"Un immense gâchis" : le projet de contournement routier de Beynac-et-Cazenac définitivement enterré

Publié le 30 juin 2020 à 13h41, mis à jour le 30 juin 2020 à 14h19

Source : TF1 Info

PATRIMOINE - Le Conseil d'Etat, plus haute juridiction administrative, a jugé irrecevable le pourvoi du département de Dordogne, scellant la victoire des défenseurs de l’environnement et du patrimoine. Il n'y aura donc pas de contournement routier à Beynac-et-Cazenac.

"Quand les Périgourdins ont été consultés sur ce projet, par trois fois, ils l’ont rejeté. Donc le projet n’aurait jamais dû commencer." "On ne peut gaspiller l’argent comme ça en France." "Ils auraient dû trouver un terrain d’entente au lieu de se diviser pour arriver à ce résultat qui a gâché beaucoup d’années, d’énergie et d’argent." Le Conseil d'Etat a mis fin lundi à la saga judiciaire du contournement routier de Beynac-et-Cazenac (Dordogne), l'épilogue d'une querelle mêlant élus, riverains, écologistes et autres défenseurs du patrimoine.
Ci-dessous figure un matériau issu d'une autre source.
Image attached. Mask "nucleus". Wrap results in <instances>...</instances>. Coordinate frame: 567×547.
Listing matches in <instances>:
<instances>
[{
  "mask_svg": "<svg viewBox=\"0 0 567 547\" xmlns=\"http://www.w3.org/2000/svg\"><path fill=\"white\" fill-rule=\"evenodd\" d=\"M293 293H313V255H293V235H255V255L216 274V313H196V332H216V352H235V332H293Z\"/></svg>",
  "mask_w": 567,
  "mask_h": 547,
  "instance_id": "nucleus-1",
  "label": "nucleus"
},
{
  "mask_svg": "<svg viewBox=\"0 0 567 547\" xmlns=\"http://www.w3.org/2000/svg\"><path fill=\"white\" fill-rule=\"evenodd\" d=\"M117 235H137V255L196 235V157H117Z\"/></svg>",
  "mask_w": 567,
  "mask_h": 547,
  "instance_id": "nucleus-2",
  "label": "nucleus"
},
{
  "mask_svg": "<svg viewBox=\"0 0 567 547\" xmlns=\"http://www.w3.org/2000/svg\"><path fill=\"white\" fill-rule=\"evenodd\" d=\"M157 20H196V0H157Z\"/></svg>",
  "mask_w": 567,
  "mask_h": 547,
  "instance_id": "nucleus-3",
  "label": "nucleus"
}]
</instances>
Jugeant irrecevable le pourvoi du département, promoteur de ce projet qui divise les habitants depuis près de 30 ans, la plus haute juridiction administrative a estimé que les arguments avancés par son président, le socialiste Germinal Peiro, n'étaient pas admissibles. "C’est un énorme gâchis", commente au micro de TF1 le maire de Beynac-et-Cazenac, Serge Parre, qui y était favorable.

Les constructions vont être démolies

Ce projet controversé de rocade de contournement de 3,2 km, pour un coût de 32 millions d'euros, devait permettre, selon ses promoteurs, de réduire la circulation routière dans un village touristique de 550 âmes, très fréquenté l'été et situé au pied d'une forteresse classée du XIIe. Les travaux avaient débuté en février 2018 avant d'être stoppés net un peu moins d'an plus tard, suite à un arrêt du Conseil d'Etat qui a suspendu l'arrêté préfectoral d'autorisation des travaux.

Ses opposants estimaient qu'il portait atteinte, dans un site classé Natura 2000 et "réserve de biosphère", à l'habitat de plus de 120 espèces - chiroptères, mammifères semi-aquatiques, reptiles ou amphibiens -, dont certaines protégées. Ils déploraient en outre son impact visuel à une vallée parsemée de châteaux historiques. Cela leur avait valu le soutien remarqué de Stéphane Bern. Le "monsieur patrimoine" d'Emmanuel Macron avait notamment dénoncé la destruction partielle d'un vestige gallo-romain, avec l'autorisation de la préfecture locale.

Comme l'avait décidé l'an dernier la cour d'appel administrative, les constructions déjà réalisées devront être démolies. La justice administrative avait estimé, en décembre dernier, que le projet ne répondait pas à une "raison impérative d’intérêt public majeur" et ne pouvait pas déroger à l'interdiction de porter atteinte à des espèces protégées et à leur habitat. Elle avait aussi jugé que des travaux de voirie effectués en 2017 à Beynac rendaient la déviation "moins utile". 

Un gâchis de plus de 40 millions d'euros

La décision du Conseil d’Etat vient donc sceller définitivement la victoire des opposants à ce projet. "Cet aboutissement est une victoire de la population qui, depuis 30 ans, refusait de voir la vallée de la Dordogne défigurée par la circulation routière. C'est aussi une excellente nouvelle pour l’économie touristique du Périgord", se réjouit Kléber Rossillon, l'un des principaux opposants, châtelain local et président d'honneur de l’association Patrimoine Environnement. 

"C'est un scandale absolu", fulmine de son côté Germinal Peiro. Le président du Conseil départemental déplore notamment la pollution atmosphérique et sonore d'un village qui voit passer certains jours d'été "jusqu'à 13.000 véhicules" ou le "gaspillage d'argent public" avec un coût estimé à "15 millions d'euros" pour la démolition en plus des "26 millions déjà dépensés". "L'Etat a décidé de suivre les arguments de quelques grandes fortunes de la vallée. Mais le peuple du Périgord va résister contre les seigneurs !", déplore-t-il.